DC-PEPC-MDH-linked assays

Decarboxylase (DC), phosphoenolpyruvate carboxylase (PEPC), and malate dehydrogenase (MDH)-linked assays were performed by mixing 80 μl of freshly prepared mixture A and 120 μl of mixture B. Mixture A contained 100 mm Tris-HCl, 10 mm MgSO4, 1 mm pyridoxal 5′-phosphate (PLP), and various concentrations of aspartate and glutamate (pH 8.05). Mixture B contained purified decarboxylase and Infinity Carbon Dioxide Liquid Stable Reagent (Infinity, Thermo Fisher Scientific). The final decarboxylase concentrations used were 54 μm PanD, 35 μm VF_1064 enzyme, 28 μm V. fischeri PanP for assays at 37 °C, and 14 μm V. fischeri PanP for assays at 28 °C. Like similar DC-PEPC-MDH-linked assays (5862), our assays were carried out in air. The interference of exogenous CO2 from air and buffer solution was accounted for using a negative control, in which no substrate was added. The signal produced by the negative control was linear during the measurement period and was subtracted from all signals produced by other samples containing substrates. Values of Km and kcat were determined from nonlinear fitting into the Michaelis-Menten equation using KaleidaGraph (Synergy Software). Averages across the three technical replicates were used as data points, whereas standard deviations for each data point were used as weights during the curve fitting. The Km and kcat values are reported with standard errors.

qPCR analysis

Wild-type V. fischeri cells were harvested at an A600 of ∼0.6 in DMM supplemented with glucose or mannitol as sole carbon source. Total RNA from the cell pellets was harvested using the Quick-RNA MicroPrep Kit (Zymo Research) with a 15-min on-column DNase treatment.

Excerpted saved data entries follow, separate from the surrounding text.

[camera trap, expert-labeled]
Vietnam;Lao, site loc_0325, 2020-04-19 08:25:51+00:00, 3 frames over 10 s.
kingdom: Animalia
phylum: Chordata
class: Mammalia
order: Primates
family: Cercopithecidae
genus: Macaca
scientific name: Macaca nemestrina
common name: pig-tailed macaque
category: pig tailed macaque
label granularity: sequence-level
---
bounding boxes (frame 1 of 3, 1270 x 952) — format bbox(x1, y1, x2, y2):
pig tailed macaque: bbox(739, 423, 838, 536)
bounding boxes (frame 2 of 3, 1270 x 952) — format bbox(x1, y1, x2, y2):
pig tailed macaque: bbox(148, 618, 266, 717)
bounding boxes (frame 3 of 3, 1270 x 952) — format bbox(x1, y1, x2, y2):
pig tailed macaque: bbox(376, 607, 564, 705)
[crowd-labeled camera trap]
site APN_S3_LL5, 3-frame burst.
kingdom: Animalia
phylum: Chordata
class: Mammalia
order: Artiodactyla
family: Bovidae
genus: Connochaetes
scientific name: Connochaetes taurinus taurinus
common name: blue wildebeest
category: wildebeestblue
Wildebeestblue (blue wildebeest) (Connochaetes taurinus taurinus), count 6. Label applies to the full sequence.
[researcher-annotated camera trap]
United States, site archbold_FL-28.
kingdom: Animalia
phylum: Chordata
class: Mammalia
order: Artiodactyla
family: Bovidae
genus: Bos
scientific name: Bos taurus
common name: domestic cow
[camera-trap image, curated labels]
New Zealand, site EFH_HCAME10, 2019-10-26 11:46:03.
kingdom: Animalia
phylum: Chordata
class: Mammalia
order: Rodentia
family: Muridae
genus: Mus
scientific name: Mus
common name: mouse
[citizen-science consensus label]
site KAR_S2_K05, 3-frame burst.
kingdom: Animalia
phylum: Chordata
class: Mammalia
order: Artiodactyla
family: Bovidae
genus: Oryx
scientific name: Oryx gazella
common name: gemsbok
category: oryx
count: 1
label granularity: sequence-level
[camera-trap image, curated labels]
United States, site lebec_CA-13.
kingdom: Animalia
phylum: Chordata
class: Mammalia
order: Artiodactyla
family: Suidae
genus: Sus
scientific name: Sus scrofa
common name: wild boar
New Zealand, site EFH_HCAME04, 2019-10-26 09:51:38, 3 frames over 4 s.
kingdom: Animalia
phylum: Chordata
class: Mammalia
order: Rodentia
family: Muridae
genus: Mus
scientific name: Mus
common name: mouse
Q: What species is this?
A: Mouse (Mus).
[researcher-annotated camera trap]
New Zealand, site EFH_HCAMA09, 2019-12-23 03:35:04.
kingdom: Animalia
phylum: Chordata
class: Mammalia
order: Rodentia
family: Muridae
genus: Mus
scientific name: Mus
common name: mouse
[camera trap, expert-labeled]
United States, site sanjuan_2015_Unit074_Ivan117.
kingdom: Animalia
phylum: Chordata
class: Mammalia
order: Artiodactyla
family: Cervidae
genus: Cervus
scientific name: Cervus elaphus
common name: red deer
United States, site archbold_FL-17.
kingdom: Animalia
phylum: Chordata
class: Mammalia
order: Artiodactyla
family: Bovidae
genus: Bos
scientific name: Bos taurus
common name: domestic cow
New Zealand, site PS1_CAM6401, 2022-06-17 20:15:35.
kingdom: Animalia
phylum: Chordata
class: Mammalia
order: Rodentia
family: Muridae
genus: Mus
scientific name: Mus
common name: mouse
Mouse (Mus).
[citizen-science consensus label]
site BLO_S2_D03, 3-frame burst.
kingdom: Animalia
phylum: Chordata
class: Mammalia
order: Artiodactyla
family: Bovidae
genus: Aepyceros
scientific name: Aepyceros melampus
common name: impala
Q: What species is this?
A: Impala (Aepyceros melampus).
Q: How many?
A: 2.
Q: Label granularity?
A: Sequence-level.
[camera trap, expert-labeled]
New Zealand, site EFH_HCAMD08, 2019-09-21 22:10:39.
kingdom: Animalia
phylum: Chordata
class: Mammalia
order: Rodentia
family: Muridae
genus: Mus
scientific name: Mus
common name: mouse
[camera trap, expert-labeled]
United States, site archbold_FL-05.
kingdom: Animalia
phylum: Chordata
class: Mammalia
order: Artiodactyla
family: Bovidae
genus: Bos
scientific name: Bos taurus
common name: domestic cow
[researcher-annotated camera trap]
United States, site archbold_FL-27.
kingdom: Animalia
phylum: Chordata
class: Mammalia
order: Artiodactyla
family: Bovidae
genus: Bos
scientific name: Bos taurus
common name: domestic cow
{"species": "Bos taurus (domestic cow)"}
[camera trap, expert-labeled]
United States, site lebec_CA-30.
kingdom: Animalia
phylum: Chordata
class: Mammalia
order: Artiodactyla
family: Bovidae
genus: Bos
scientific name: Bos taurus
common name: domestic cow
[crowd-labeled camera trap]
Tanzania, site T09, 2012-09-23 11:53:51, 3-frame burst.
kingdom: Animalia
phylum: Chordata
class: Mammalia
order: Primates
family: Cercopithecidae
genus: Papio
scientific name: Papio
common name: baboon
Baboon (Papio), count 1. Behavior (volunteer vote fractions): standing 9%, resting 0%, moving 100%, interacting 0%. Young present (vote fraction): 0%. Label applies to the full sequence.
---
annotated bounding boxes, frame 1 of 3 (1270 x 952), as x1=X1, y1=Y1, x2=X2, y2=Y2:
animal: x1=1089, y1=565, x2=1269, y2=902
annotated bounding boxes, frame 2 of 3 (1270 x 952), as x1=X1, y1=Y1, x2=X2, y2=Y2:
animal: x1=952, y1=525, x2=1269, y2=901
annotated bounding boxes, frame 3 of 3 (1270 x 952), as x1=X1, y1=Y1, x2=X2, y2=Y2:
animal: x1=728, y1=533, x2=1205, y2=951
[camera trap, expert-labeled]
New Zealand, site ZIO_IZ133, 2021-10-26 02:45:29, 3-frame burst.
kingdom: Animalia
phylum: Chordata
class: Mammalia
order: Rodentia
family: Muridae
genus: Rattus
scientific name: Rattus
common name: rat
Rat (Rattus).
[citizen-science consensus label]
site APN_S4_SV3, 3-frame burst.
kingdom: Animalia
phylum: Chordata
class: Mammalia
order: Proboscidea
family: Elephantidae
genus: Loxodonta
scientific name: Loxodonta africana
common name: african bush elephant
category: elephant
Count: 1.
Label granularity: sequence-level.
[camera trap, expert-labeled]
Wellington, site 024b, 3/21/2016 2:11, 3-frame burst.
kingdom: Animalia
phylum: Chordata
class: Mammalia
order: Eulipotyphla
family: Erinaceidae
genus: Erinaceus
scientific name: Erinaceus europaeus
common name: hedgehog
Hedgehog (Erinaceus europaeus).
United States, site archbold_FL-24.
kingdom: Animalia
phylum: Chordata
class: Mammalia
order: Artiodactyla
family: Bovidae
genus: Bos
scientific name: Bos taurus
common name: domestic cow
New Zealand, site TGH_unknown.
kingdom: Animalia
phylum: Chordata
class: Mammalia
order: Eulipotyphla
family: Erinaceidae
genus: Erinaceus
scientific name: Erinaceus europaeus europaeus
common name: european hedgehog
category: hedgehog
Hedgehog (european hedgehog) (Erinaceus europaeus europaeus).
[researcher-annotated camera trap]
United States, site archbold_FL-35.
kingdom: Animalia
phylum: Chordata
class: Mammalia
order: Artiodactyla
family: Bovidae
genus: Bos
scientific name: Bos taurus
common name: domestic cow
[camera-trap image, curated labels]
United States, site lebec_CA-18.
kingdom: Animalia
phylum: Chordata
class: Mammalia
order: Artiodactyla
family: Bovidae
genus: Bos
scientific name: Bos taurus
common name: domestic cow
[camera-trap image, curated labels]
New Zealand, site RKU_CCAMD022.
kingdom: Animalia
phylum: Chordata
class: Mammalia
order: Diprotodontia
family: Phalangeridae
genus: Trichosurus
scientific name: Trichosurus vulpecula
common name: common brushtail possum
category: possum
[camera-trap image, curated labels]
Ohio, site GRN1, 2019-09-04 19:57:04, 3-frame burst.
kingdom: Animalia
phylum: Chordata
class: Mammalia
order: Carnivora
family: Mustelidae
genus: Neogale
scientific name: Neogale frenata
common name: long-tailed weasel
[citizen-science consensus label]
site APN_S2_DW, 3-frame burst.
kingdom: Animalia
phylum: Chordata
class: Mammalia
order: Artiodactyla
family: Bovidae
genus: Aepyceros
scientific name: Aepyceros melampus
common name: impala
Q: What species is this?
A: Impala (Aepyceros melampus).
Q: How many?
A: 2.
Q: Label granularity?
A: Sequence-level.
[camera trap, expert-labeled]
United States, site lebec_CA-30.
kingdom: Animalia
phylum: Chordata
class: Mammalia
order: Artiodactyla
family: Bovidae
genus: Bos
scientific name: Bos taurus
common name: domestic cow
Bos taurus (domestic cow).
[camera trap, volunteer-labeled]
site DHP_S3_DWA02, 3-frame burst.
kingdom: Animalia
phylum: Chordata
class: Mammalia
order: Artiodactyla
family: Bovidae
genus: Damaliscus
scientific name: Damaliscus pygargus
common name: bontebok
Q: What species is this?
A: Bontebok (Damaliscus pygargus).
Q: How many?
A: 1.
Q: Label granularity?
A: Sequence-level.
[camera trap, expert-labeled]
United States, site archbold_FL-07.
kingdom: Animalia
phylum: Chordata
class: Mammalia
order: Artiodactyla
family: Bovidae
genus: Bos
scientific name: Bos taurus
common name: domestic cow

RNA concentration and quality were assessed on a NanoDrop (Thermo Fisher Scientific) spectrophotometer. Reverse transcription for synthesizing cDNA and real-time qPCR were performed using the GoTaq Two-step RT-qPCR System (Promega) and an AriaMx real-time PCR machine (Agilent). The differential expression of VF_A0062 (forward primer, TGGATATTCCGGGTGGTAAA, and reverse primer, ACGGGTCTTGTTCTGCAAGT) in the mannitol minimal medium and the glucose minimal medium was normalized to the control gene (V. fischeri polA, VF_0074, forward primer, CGACAGCAGCAGAAGTGAAG, and reverse primer, AGCAAGACCAAACGCACTC) using the GED formula (63).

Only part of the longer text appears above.